Abstract

Planning, engineering, and development along surgeprone coasts rely on probabilistic surge hazard assessments. Over the last decade, U.S. agencies have implemented the joint probability method with optimal sampling (JPM-OS) (e.g., Resio et al. 2009) to overcome shortcomings in probabilistic estimates developed from the limited set of observed surges alone. Here, optimal sampling is used to reduce the number of high-fidelity surge simulations needed, given computational resource limitations. In current practice, hazard assessments with the JPM-OS use discrete storm simulations (order of 200 to 1000 storms), where each is assigned a probability mass (e.g., Toro et al. 2010), rather than defining surges for the continuum of probability densities. Such an approach introduces uncertainty because it does not fully capture the natural structure inherent in surge response (meteorological and larger-scale bathymetric effects) (Resio et al. 2017).

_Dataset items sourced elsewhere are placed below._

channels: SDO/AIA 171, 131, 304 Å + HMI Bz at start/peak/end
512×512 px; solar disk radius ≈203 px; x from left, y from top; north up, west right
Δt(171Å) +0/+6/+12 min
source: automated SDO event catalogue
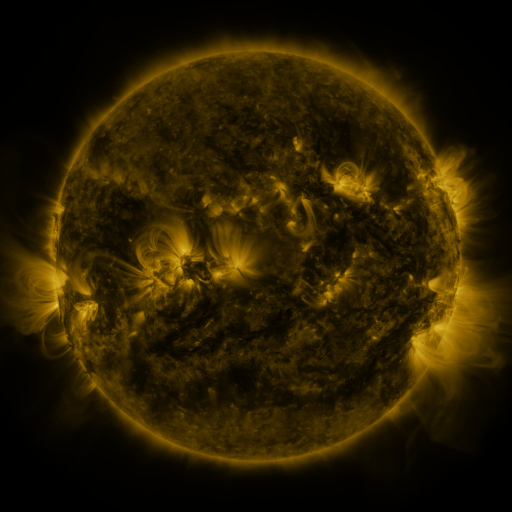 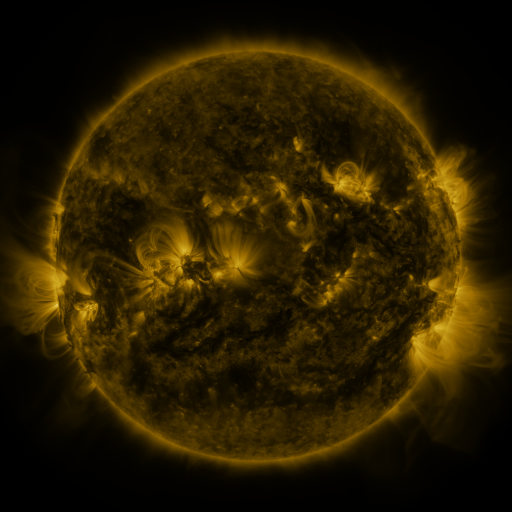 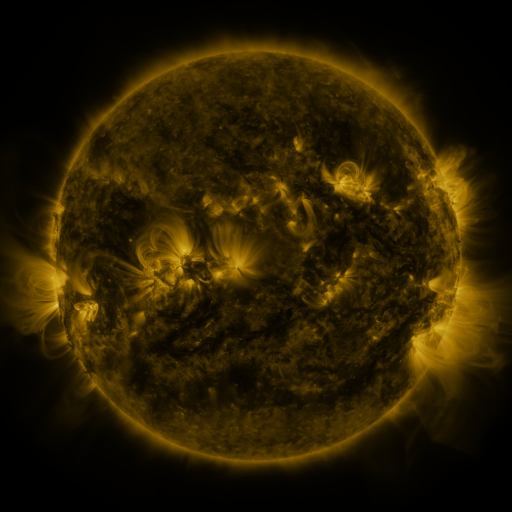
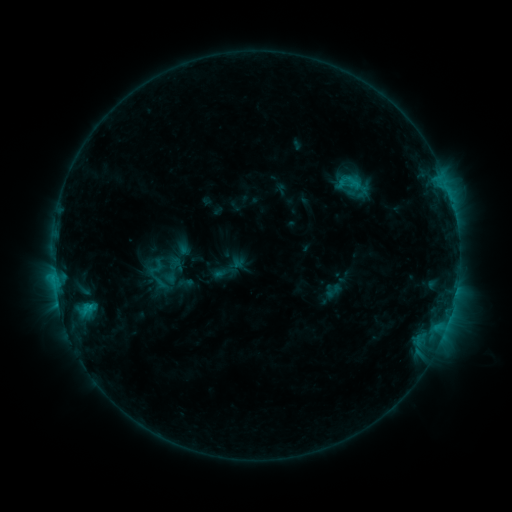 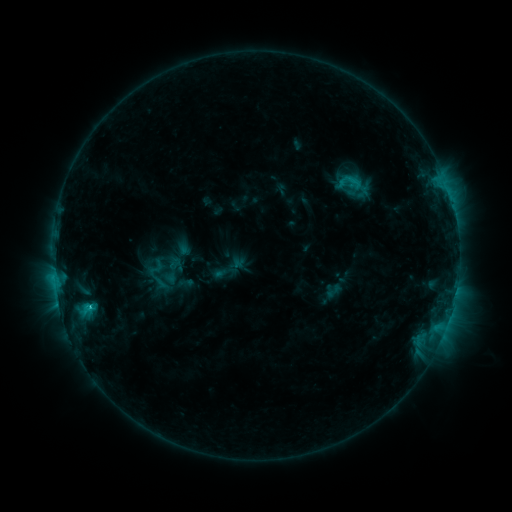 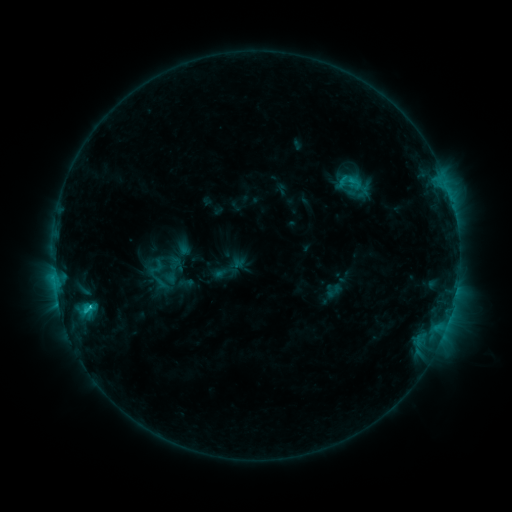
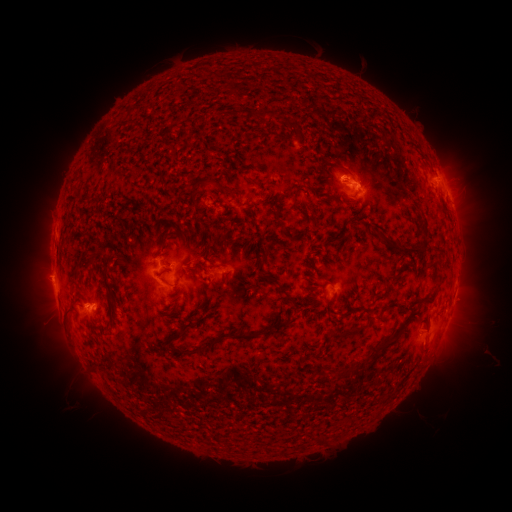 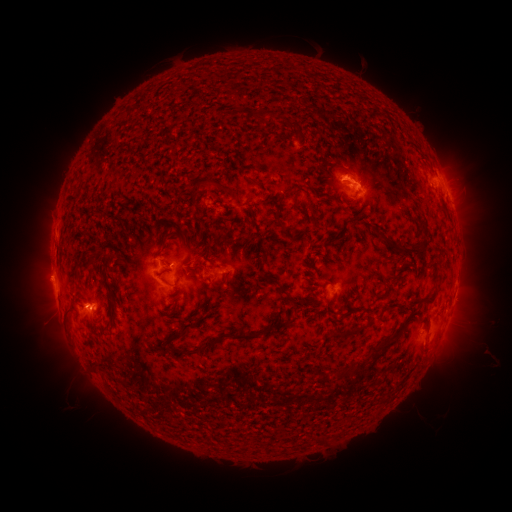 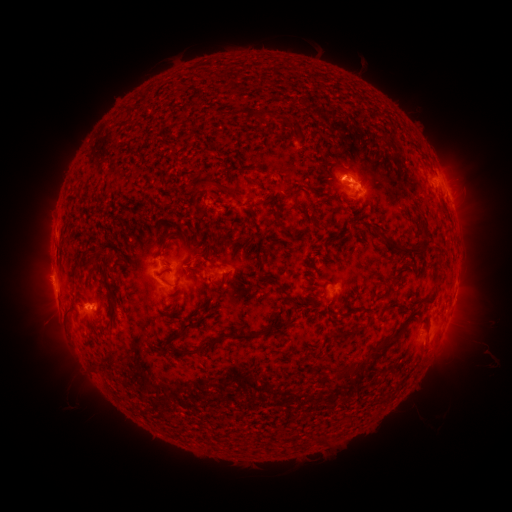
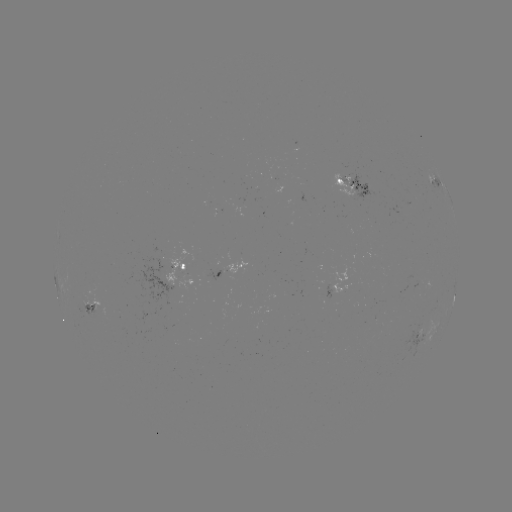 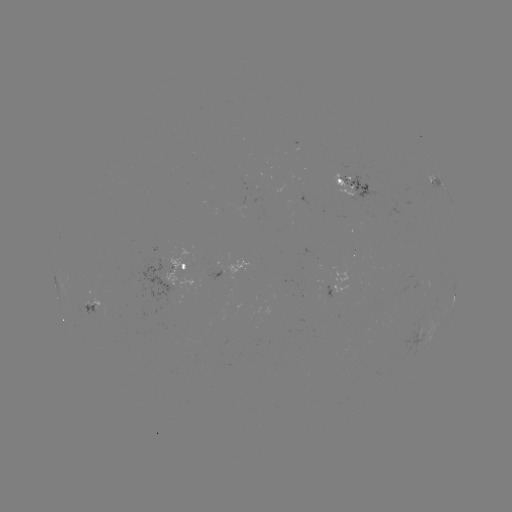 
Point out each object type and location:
C1.9 flare: (91, 305)
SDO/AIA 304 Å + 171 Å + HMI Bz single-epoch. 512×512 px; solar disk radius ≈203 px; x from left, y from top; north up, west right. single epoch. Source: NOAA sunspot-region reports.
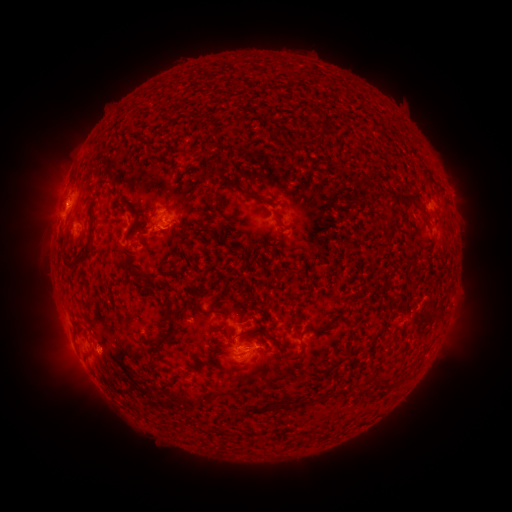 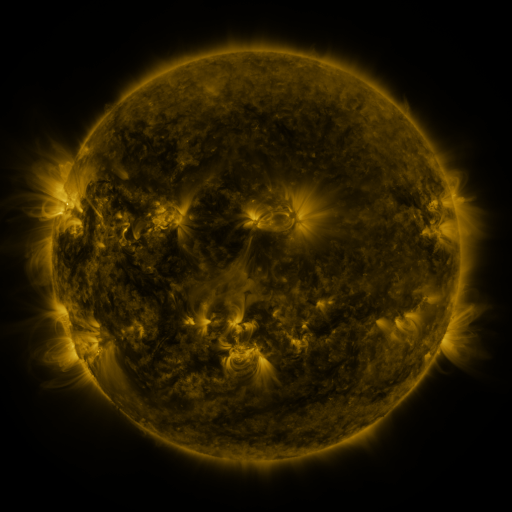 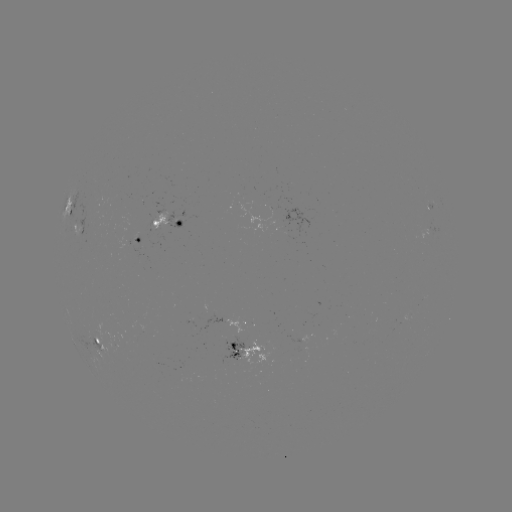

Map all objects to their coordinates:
spotted active region: (69, 206)
spotted active region: (165, 223)
spotted active region: (80, 229)
spotted active region: (136, 247)
spotted active region: (252, 319)
spotted active region: (96, 334)
spotted active region: (249, 352)
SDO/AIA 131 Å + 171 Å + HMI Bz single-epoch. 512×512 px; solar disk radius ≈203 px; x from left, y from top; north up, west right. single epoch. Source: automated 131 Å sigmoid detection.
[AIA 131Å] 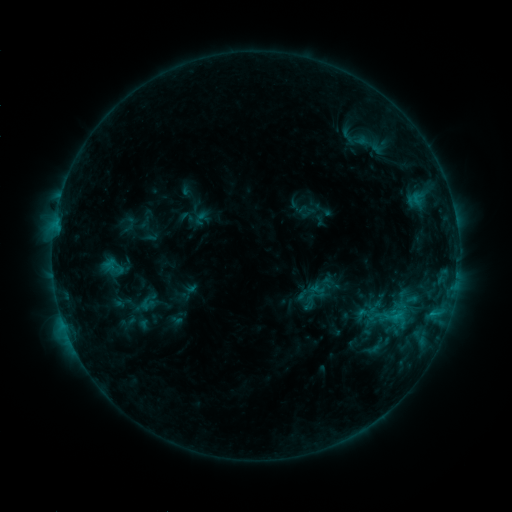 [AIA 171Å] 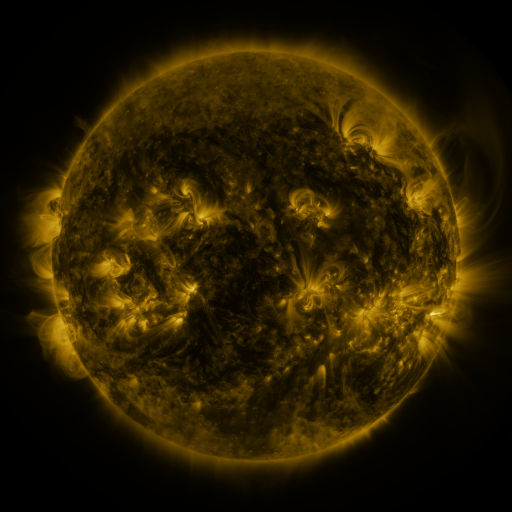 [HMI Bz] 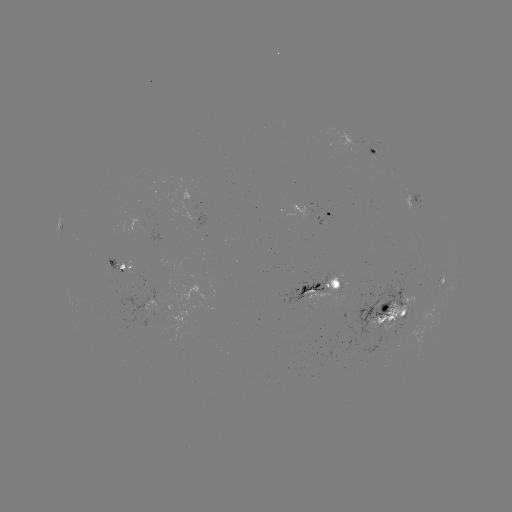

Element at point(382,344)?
sigmoid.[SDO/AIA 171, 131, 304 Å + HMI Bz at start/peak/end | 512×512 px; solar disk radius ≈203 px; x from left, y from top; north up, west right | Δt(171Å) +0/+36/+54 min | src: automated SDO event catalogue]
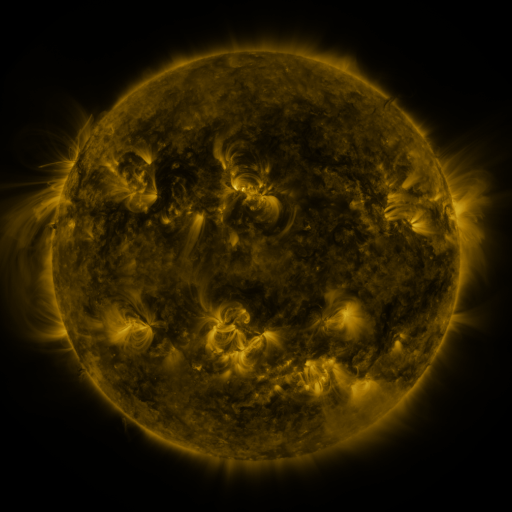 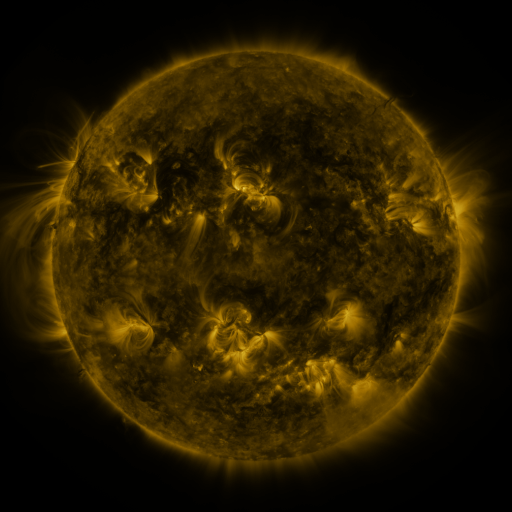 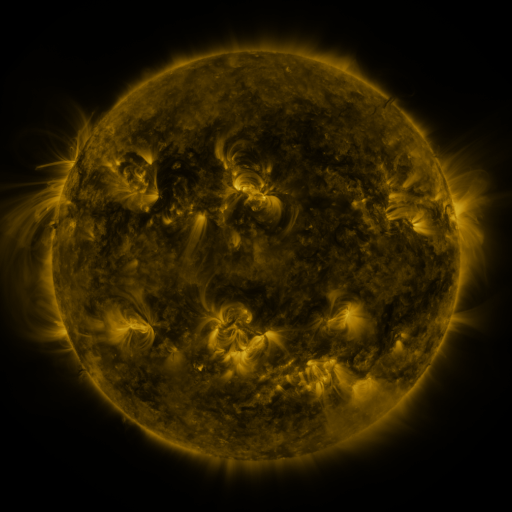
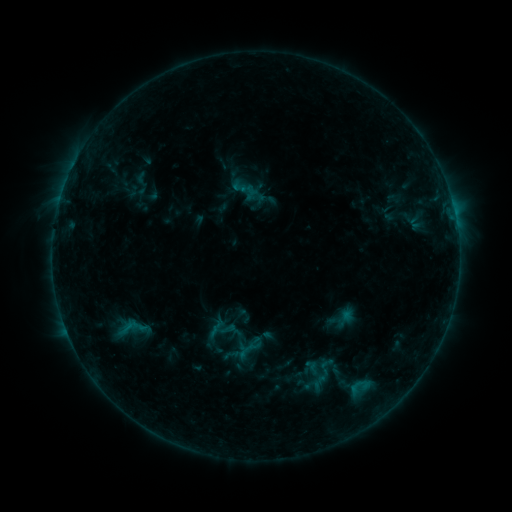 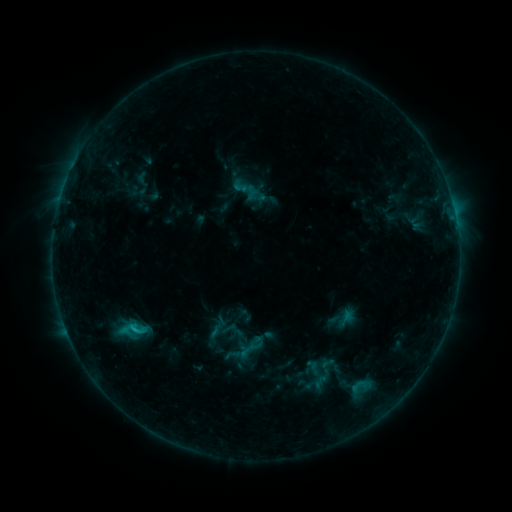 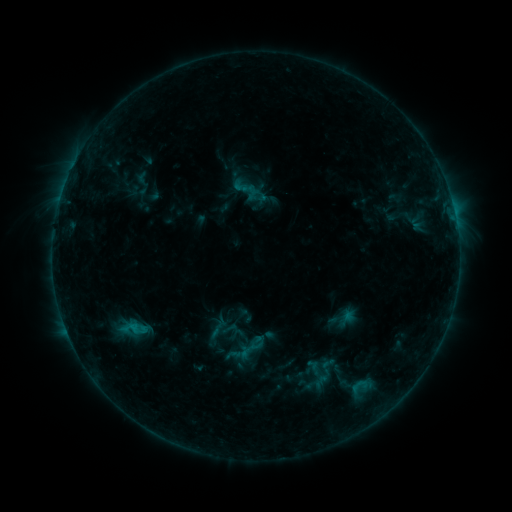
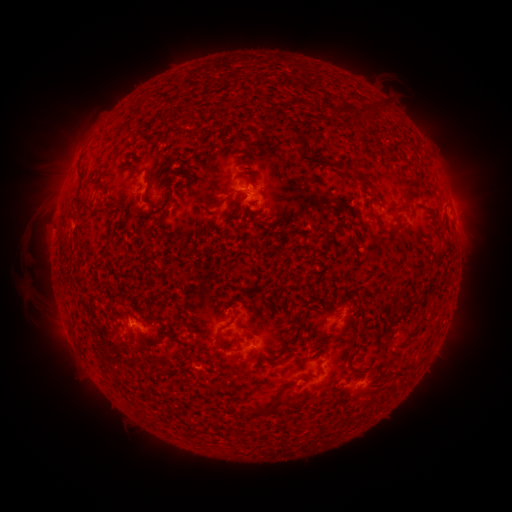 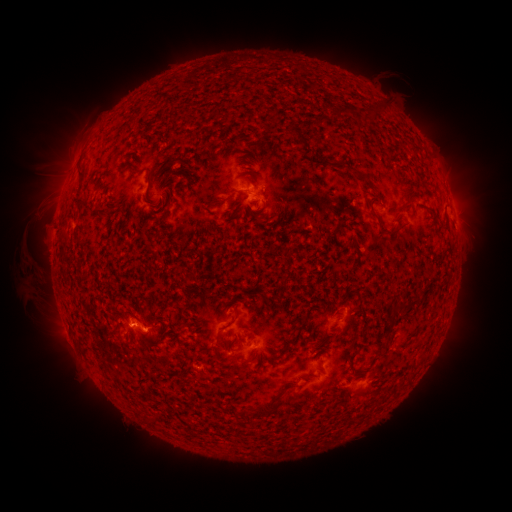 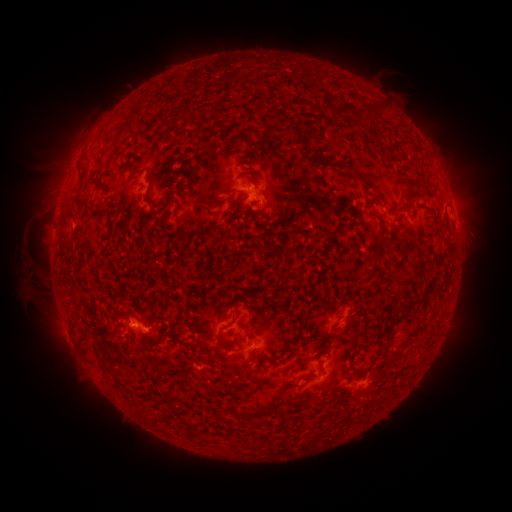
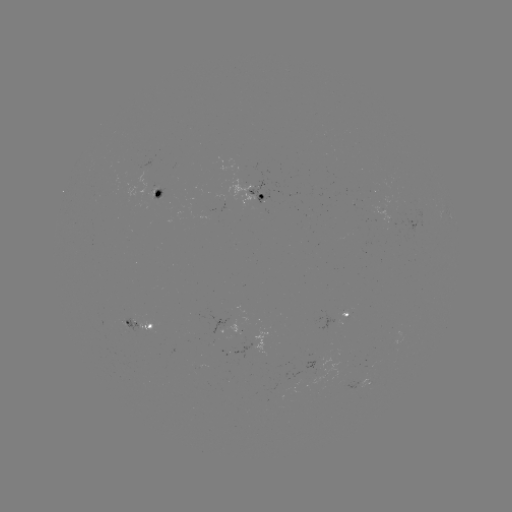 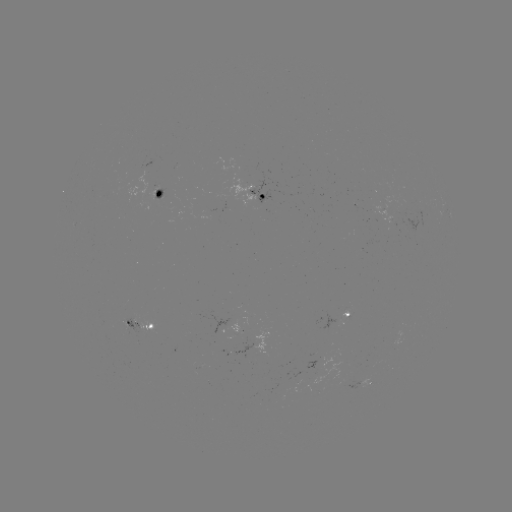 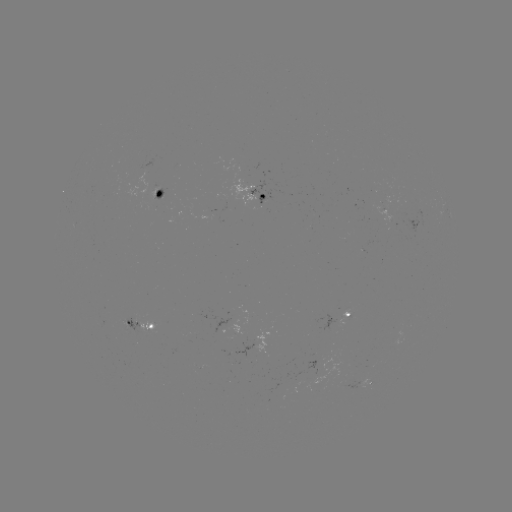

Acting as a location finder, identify B9.8 flare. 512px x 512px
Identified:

On the other hand, physically based surge response functions (SRFs) that capture natural structure in the surge response provide an accurate—0.2 to 0.5 m rootmean- square error depending on topographic and geographic complexity—and efficient means for continuously defining probability densities (e.g., Taylor et al. 2015). But, application of SRFs in JPM-OS (JPMOS- SRF) has not been widely used in practice due a lack of systematic methods for spatial interpolation along complex shorelines and throughout the floodplain. Herein, we explore the use of spatially derived empirical orthogonal functions (EOFs) to overcome this spatial interpolation challenge.